Já não sou a pessoa que era quando aqui comecei a escrever. Fui muitas e muitas pessoas entretanto, nesta mera meia década que passou. Conheci muitas pessoas entretanto e muitas mais saíram da minha vida. Fui intensamente feliz, tanto quanto uma pessoa como eu o pode ser, fui miserável, e fui, como costumava sempre ser, indiferente.
Já não sou nenhuma dessas pessoas hoje. Sou alguém diferente, uma espécie de espectro de transição entre as fases da minha vida. Entristece-me o quanto tive que crescer. Tornei-me numa pequena adulta, sou ponderada, opinativa, em vez de agressiva, calma quando antes explodiria. Sorrio quando tenho que o fazer, seguro no braço do meu namorado, tenho conversas intelectuais e já não perco horas a olhar para o espelho.
A pessoa que sou hoje é muito parecida com a pessoa que fui, mas tão incompatível com essa pessoa como azeite de água. Não vivo em certezas, mas estou em pura estabilidade. Todos os meus pensamentos têm que ver com um futuro que nem sei se alguma vez chegará. Já não sou tão zangada, tão distraída, nem tenho tanta necessidade de estar do outro lado do mundo. Por contrapartida, fui definitivamente mais triste e a sensação de que devia estar noutro sítio permanece. O que me deixou de vez foi a sensação que tinha quando me olhava ao espelho, a vontade de violência, e a violenta vontade. Sou um rio que corre, hoje em dia, sem cortes, sem paragens. A minha vida e a minha juventude passa-me ao lado. Um destes dias hei de olhar para o espelho e ver que já nem me reconheço.

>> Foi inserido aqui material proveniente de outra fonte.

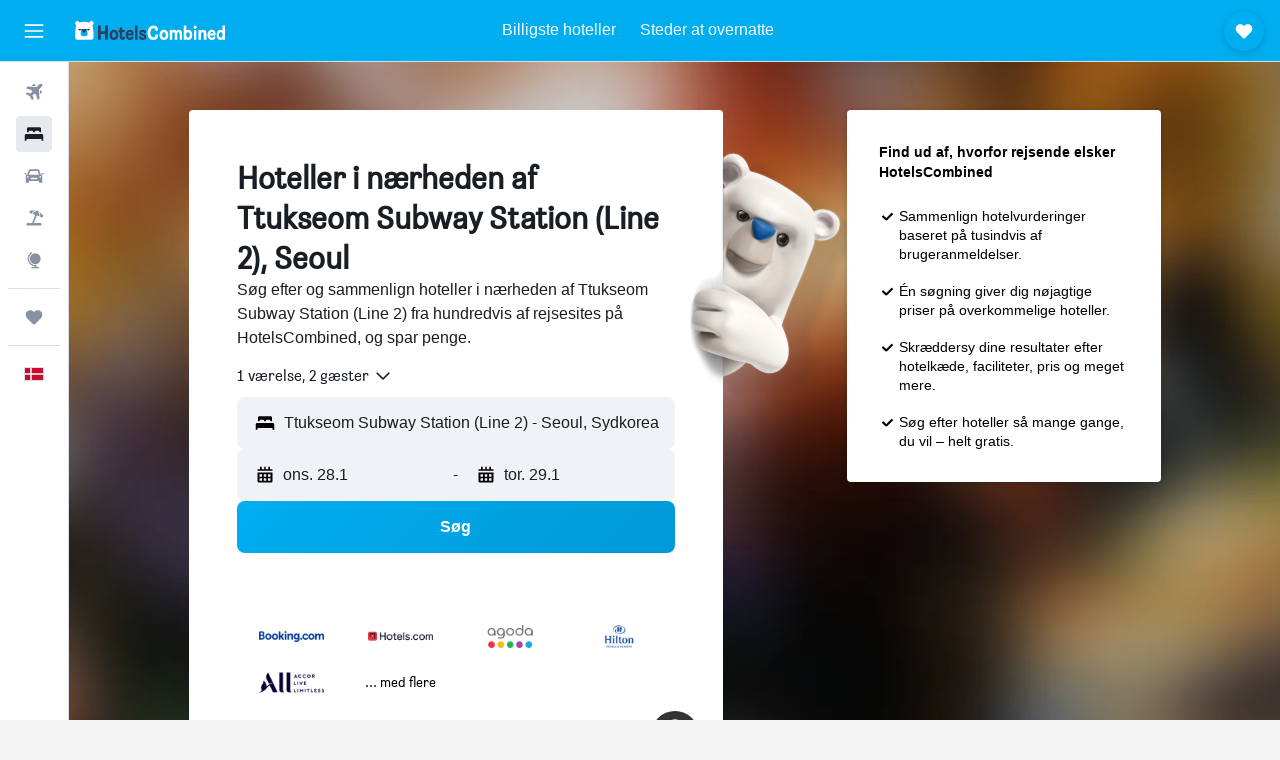

--- FILE ---
content_type: image/svg+xml
request_url: https://www.hotelscombined.dk/res/images/flags-svg/dk.svg
body_size: -192
content:
<svg xmlns="http://www.w3.org/2000/svg"  viewBox="0 0 60 40"><path fill="#C60C30" d="M0 0h60v40H0z"/><path fill="#FFF" d="M60 17.1v5.8H22.9V40h-5.8V22.9H0v-5.8h17.1V0h5.8v17.1"/></svg>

Já não sei o que quero, ou se na verdade quero alguma coisa. Penso que só quero que o tempo avance, tal como quero que ele pare imediatamente. Não há nada na minha vida digno de se parar para ver, mas a probabilidade é que nunca mais haverá. Sou feliz, não felicíssima, não miserável. Os dias misturam-se e pouco deles se marcam em mim. Estou maioritariamente destroçada por não ser quem imaginei que seria nesta altura da minha vida e ao mesmo tempo feliz, porque o padrão que tinha estabelecido para mim era inatingível e prefiro ser quem sou.

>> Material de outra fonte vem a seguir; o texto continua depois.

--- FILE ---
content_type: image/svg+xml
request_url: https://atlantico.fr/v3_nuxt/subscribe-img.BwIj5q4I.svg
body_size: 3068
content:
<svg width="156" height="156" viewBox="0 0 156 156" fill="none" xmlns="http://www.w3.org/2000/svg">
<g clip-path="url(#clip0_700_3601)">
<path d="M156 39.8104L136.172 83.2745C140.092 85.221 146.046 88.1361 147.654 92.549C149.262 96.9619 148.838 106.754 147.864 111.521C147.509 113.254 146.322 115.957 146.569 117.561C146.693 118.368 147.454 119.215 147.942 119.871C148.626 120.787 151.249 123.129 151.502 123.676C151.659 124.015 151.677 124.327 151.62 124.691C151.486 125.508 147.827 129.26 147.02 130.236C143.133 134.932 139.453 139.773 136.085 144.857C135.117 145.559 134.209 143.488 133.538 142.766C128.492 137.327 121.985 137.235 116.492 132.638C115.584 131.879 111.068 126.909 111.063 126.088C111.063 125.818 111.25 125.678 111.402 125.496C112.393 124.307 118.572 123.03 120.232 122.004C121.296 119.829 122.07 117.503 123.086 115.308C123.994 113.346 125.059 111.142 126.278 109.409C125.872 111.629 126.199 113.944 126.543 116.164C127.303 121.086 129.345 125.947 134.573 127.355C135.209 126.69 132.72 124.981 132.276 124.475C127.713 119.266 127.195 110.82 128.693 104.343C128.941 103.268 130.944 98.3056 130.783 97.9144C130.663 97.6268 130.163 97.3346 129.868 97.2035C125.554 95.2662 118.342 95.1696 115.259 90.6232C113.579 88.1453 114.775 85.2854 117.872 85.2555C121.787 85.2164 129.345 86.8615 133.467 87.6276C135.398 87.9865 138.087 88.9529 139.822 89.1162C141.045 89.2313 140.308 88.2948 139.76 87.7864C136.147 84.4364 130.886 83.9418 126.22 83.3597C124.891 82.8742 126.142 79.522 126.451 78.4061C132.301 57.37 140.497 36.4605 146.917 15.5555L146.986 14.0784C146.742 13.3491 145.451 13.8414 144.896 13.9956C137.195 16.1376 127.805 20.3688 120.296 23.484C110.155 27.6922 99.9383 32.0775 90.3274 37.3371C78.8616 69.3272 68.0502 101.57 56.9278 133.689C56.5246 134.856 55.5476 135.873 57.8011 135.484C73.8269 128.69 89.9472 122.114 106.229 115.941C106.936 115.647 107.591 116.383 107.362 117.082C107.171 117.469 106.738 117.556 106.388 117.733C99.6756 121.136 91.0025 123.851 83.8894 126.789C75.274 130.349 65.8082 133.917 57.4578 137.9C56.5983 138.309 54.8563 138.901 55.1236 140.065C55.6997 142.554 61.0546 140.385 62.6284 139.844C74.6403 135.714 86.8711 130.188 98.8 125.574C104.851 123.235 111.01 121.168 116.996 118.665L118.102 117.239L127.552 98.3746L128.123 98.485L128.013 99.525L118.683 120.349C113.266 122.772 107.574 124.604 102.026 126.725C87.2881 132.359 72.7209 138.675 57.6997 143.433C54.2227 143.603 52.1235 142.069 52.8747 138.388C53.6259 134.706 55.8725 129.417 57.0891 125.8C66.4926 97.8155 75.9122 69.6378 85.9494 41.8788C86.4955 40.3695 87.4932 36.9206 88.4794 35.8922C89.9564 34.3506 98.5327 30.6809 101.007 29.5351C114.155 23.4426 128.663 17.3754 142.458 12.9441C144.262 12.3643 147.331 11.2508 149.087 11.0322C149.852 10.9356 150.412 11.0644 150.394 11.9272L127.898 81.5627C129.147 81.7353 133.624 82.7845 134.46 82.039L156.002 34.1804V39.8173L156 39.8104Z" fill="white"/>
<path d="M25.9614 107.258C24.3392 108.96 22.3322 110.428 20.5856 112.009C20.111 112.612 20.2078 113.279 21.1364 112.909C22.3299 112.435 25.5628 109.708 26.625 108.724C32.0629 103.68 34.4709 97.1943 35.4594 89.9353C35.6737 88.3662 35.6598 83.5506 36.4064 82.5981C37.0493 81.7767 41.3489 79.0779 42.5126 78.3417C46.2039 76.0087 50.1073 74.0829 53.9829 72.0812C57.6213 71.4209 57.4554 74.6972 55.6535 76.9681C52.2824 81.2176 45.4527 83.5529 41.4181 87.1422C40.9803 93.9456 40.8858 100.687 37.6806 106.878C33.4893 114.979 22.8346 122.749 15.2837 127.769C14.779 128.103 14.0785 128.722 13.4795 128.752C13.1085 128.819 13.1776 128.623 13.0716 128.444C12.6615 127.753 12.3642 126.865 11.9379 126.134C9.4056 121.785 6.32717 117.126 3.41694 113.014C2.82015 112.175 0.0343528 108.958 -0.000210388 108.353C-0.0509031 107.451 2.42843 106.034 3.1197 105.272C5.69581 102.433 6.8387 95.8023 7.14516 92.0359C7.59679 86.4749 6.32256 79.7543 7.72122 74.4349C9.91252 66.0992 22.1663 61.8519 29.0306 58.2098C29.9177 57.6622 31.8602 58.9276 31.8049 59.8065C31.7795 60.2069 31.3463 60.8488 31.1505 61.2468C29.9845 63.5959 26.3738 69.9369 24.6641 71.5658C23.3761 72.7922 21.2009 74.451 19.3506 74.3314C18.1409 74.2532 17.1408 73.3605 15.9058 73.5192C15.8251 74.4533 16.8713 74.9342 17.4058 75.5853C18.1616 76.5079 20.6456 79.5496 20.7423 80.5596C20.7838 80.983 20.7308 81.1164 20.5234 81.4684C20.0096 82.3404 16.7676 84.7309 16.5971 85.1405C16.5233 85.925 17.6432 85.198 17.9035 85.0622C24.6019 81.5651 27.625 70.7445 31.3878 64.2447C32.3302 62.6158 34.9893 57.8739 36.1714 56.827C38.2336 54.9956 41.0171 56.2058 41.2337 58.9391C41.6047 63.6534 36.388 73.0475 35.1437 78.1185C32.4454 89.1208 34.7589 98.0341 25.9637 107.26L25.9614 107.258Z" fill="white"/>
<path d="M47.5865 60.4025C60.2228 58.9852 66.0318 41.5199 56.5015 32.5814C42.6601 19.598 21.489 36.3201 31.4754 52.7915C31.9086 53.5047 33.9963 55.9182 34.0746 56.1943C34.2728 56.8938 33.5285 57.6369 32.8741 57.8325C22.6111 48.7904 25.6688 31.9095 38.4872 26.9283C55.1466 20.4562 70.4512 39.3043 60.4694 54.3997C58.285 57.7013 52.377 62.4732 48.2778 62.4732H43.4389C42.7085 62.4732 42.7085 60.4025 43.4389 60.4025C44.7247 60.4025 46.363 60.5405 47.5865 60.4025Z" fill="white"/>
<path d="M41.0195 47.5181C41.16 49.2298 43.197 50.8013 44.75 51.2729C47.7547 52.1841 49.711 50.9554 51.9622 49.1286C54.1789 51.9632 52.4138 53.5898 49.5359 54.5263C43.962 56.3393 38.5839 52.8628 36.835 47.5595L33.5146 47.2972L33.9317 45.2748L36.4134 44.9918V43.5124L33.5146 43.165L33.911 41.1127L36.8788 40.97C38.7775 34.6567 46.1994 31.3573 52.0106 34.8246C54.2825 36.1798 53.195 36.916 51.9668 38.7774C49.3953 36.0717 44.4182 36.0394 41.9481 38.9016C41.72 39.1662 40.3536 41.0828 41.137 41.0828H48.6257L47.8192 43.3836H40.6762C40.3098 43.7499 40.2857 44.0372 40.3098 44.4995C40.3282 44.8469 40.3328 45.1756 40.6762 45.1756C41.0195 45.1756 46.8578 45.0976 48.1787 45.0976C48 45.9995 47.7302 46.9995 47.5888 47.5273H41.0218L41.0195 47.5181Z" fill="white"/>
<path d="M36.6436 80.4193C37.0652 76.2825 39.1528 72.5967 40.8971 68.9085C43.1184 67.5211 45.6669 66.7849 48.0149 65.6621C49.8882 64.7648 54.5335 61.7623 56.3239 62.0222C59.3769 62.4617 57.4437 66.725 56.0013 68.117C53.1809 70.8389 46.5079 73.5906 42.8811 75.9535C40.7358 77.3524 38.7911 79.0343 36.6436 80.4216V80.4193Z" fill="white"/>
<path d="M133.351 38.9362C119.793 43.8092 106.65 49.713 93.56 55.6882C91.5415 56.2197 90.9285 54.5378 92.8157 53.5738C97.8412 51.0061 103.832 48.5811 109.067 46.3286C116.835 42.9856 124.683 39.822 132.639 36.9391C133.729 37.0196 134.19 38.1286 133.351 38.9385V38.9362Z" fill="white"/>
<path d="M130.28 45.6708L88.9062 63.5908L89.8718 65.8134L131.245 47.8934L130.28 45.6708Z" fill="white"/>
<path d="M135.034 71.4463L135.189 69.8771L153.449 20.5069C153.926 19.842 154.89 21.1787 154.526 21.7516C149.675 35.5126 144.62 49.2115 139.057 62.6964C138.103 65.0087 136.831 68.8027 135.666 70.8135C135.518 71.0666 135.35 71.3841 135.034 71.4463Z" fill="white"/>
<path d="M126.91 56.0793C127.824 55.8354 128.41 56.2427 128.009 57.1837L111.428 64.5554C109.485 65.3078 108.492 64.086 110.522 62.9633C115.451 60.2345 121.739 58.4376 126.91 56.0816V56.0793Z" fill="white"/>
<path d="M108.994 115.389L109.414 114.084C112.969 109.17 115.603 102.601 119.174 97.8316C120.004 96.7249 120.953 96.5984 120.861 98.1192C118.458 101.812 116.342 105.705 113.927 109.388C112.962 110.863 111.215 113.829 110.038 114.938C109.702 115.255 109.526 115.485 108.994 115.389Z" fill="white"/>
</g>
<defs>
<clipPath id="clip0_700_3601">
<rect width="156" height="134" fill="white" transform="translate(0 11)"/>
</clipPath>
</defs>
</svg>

Quem eu sou não é muito interessante, no entanto. Uma personalidade forte, mas essencialmente estranha, numa rapariga vagamente bonita, e com uma vida extremamente desinteressante. A culpa do aborrecimento da minha vida não é meu, ou das pessoas nela envolvida, é essencialmente da já referida personalidade forte, mas essencialmente estranha que me faz sentir fragmentada e como se boa parte da minha alma estivesse noutra dimensão. Claro que não está noutra dimensão, está é noutro espaço temporal, algures perdida no tempo. Para alguém tão nova como eu, tenho um medo excessivo e irracional de envelhecer. Não no sentido físico da palavra, pois as minhas melhores características nunca estiveram na minha aparência. Tenho um medo frio de acabar por nunca ser nada do que imaginei, e por a vida por que tanto esperei passar por mim sem me reconhecer.
Mas claro que tudo isto é uma parvoíce. Muito daquilo em que penso é uma parvoíce nestes dias.
Aquilo por que procuro ainda não existe, portanto e como sempre, e como tenho dito na última meia década, há que esperar. Esperar por ser inteira.